What would be the length of a seconds pendulum at a planet (where acceleration due to gravity is $\dfrac{g}{4}$) if its length on earth is $l$.
A. $\dfrac{l}{2}$
B. $2l$
C. $\dfrac{l}{4}$
D. $4l$

Answer 1

Hint:A seconds pendulum is a simple pendulum whose time period is exactly equal to 2 seconds. The time period of a simple pendulum is given as $T=2\pi \sqrt{\dfrac{l}{g}}$, where l is the length of the pendulum and g is acceleration due to gravity.

Formula used:
$T=2\pi \sqrt{\dfrac{l}{g}}$
Here, T is the time period, l is the length of the pendulum and g is acceleration due to gravity.

Complete step by step answer:
A seconds pendulum is a simple pendulum whose time period is exactly equal to 2 seconds. It takes one second to swing in one direction and another one second to swing in the opposite direction. This way it completes one full oscillation in two seconds.The time period of a simple pendulum is given as $T=2\pi \sqrt{\dfrac{l}{g}}$, where l is the length of the pendulum and g is acceleration due to gravity.

On earth the acceleration due to gravity is g and the length of the pendulum is said to be l. Also, we know that the time period of a seconds pendulum is 2 seconds. Therefore,
$T=2\pi \sqrt{\dfrac{l}{g}}=2s$ …. (i).
The time period of the seconds pendulum on the other must be 2 seconds also.
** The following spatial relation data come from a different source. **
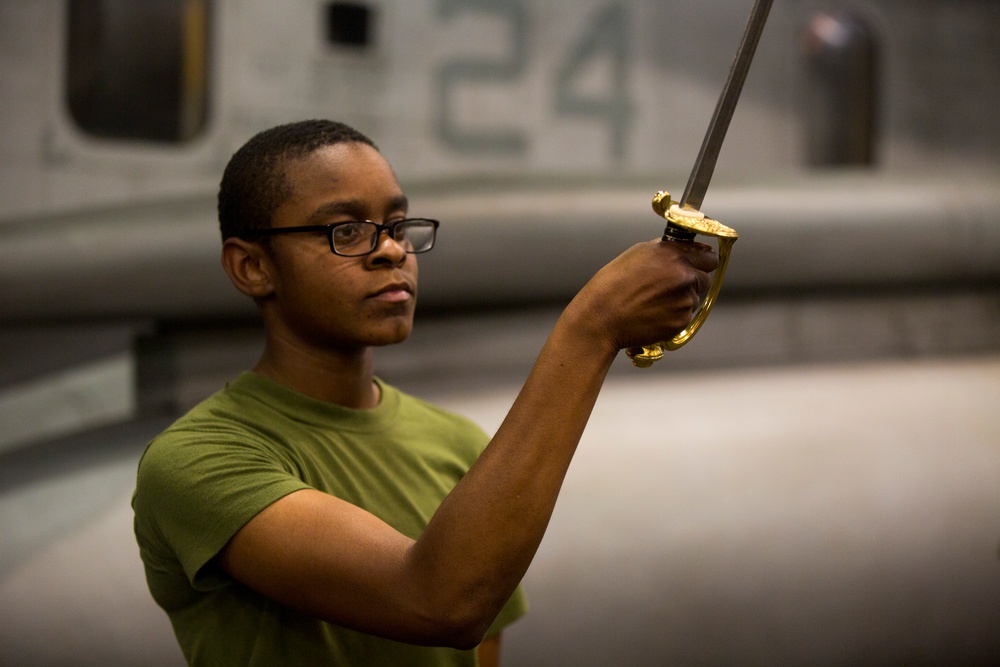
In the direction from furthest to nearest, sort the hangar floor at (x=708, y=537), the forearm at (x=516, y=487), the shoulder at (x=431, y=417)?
the hangar floor at (x=708, y=537) < the shoulder at (x=431, y=417) < the forearm at (x=516, y=487)

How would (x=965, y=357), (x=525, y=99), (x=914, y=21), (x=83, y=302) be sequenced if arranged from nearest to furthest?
(x=83, y=302) → (x=965, y=357) → (x=525, y=99) → (x=914, y=21)

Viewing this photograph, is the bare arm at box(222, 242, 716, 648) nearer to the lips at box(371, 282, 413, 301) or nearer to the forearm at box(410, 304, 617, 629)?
the forearm at box(410, 304, 617, 629)

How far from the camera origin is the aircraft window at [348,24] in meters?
2.23

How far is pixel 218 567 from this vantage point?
2.29ft

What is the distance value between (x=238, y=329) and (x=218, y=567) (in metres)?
1.25

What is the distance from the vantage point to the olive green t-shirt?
680 mm

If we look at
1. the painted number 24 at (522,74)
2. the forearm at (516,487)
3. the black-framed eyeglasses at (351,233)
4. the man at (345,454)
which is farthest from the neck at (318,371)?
the painted number 24 at (522,74)

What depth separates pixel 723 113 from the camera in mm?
614

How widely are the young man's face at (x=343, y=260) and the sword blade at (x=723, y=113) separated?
0.86 ft

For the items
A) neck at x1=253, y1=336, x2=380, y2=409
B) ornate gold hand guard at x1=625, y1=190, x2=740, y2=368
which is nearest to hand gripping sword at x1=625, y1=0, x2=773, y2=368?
ornate gold hand guard at x1=625, y1=190, x2=740, y2=368

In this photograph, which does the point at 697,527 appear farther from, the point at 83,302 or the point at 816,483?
the point at 83,302

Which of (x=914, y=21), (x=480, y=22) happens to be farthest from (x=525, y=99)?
(x=914, y=21)

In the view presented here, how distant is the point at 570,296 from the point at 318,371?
3.80ft

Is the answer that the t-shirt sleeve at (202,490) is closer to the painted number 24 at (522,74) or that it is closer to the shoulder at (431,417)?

It is given that the acceleration due to the gravity of this planet is $\dfrac{g}{4}$. Let its length be l’.
Then we write its time period as $T=2s=2\pi \sqrt{\dfrac{l'}{\dfrac{g}{4}}}$
$2\pi \sqrt{\dfrac{4l'}{g}}=2$ …. (ii).
Now, divide (ii) by (i).
$\dfrac{2\pi \sqrt{\dfrac{4l'}{g}}}{2\pi \sqrt{\dfrac{l}{g}}=2}=\dfrac{2}{2}$
$\Rightarrow \sqrt{\dfrac{4l'}{l}}=1$
$\Rightarrow \dfrac{4l'}{l}=1$
$\therefore l'=\dfrac{l}{4}$.
This means that the required length of the seconds pendulum on the other planet is equal to $\dfrac{l}{4}$.

Hence, the correct option is C.

Note:From the formula for the time period of a simple pendulum, we understand that the time period of a pendulum only depends on its length and the acceleration due to gravity at its location. It is interesting to know that the time period of a pendulum is independent of its mass.